Who gets to romanticize rain and who must survive it?
Notes from a rainy Kathmandu on class, shelter, and complicity
It’s been raining and windy all day yesterday and today in Kathmandu, and I write to you cozied up in the comfort of my bed.
I’m privileged enough to not worry about shelter and not have rain bother me. But it’s not the same for the several landless families evicted with strong force and zero preparation by the government, who were living the squatter life on the riverbanks.
The irony of wealth hoarders becoming the very system meant to serve the systemically wronged is not lost on me.
Our prime minister is doing what he did when he was a mayor, but this time with overwhelming power. It is as if his lack of empathy has opened a whole new portal of class inequality.
This is the same government that the majority of the nation decided to vote for, thinking it would be better than the previous ones. I guess by “better”… it will serve the class elites while stomping its boots on the neck of the working class.
Recently, the ministry of the current government disclosed their net worth to the public. And well, I thought they were all rich, but I was actually gobsmacked to see how much wealth each of them had.
And ridiculous would be an understatement to think that this government somehow will work for the working class. Forget the working class, this government won’t even flinch for the middle class.
But here’s something interesting… us middle-class folks too have been enablers of this inhumane situation… us middle-class folks too have been hellbent on creating distance from those in poverty because, whether psychologically or otherwise, we do not aspire to be like them.
The livelihoods of landless squatters would be the worst-case scenario for us.
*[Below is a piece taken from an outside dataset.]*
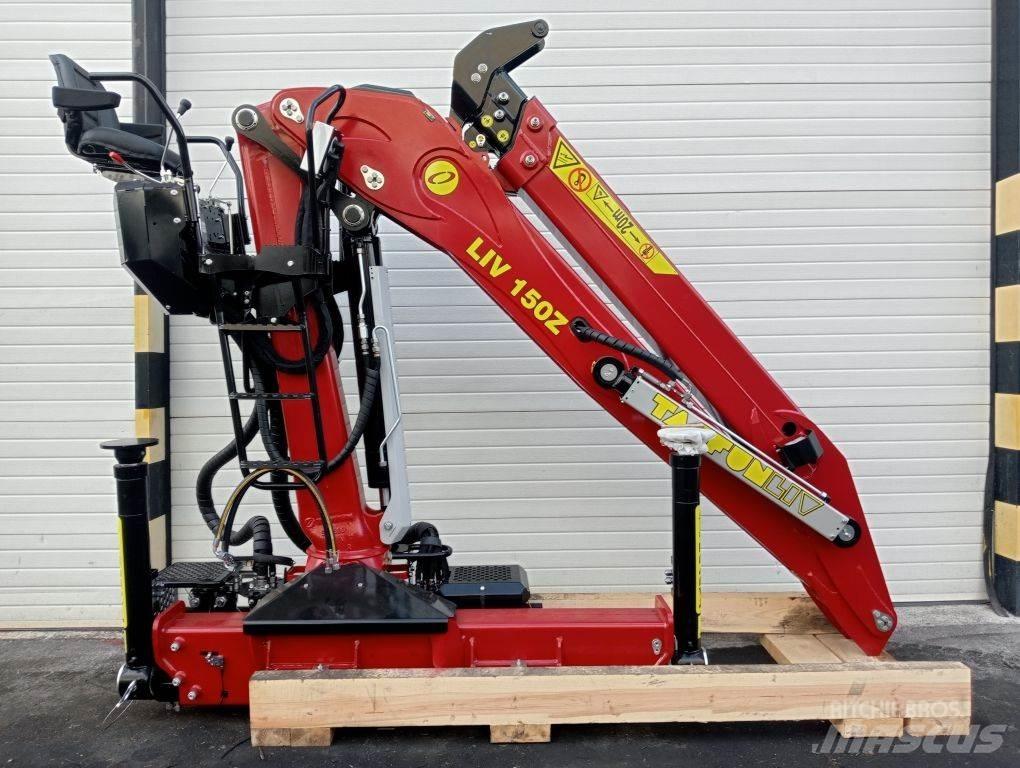 Tajfun Liv L150Z.96 Cranes and loaders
We decided to side with the elites - the mere mortals hailed as gods and saviors - because supporting them perhaps would make us feel better about ourselves. Well, why side with the poor when you can side with the rich?
As if wealth was handed to all of us equally and we all had choices to make good financial decisions.
Financial decisions are a luxury…. you cannot expect someone who has to struggle to fetch a meal to be financially responsible.
Us middle-class folks who voted for this government love to side with them because we think, “Oh, it’s not happening to us,” and “If it’s already happened to you, then you must have had it coming.”
The wealth gap between the working class and the upper class was already terrifying. The class gap has never been more apparent.
Us middle-class folks — with our aestheticization of the wealthy and aspirations to be like them — too have been complicit in the way the government is treating the landless.
The least us middle-class folks can do is accept that we too have been part of the problem. We have neglected those who are far more economically underprivileged than us. We too have looked at them as if being poor or landless is a choice.
There are one too many factors that contribute to somebody’s economic status - class, caste, geography - to name some of the prominent ones. Not everybody is born with the same access and resources. Not to mention the systemic injustices and intersectionality that can push someone to the brink of being without a home.
As I close my window and fetch a blanket to warm myself, many families will only have the sky as their roof… and rain and cold seeping through for them to survive.
And as I end this edition of my monthly newsletter, I will leave you with these questions.
The irony of wealth hoarders becoming the very system meant to serve the systemically wronged is not lost on you too, right?
Why do we make it an individual’s fault when it’s systemic injustice?
How, as a society, have we collectively decided to be desensitized to the working class?
When did we become this shockingly indifferent to the landless?
Who made the rules that it must be your fault if you die poor?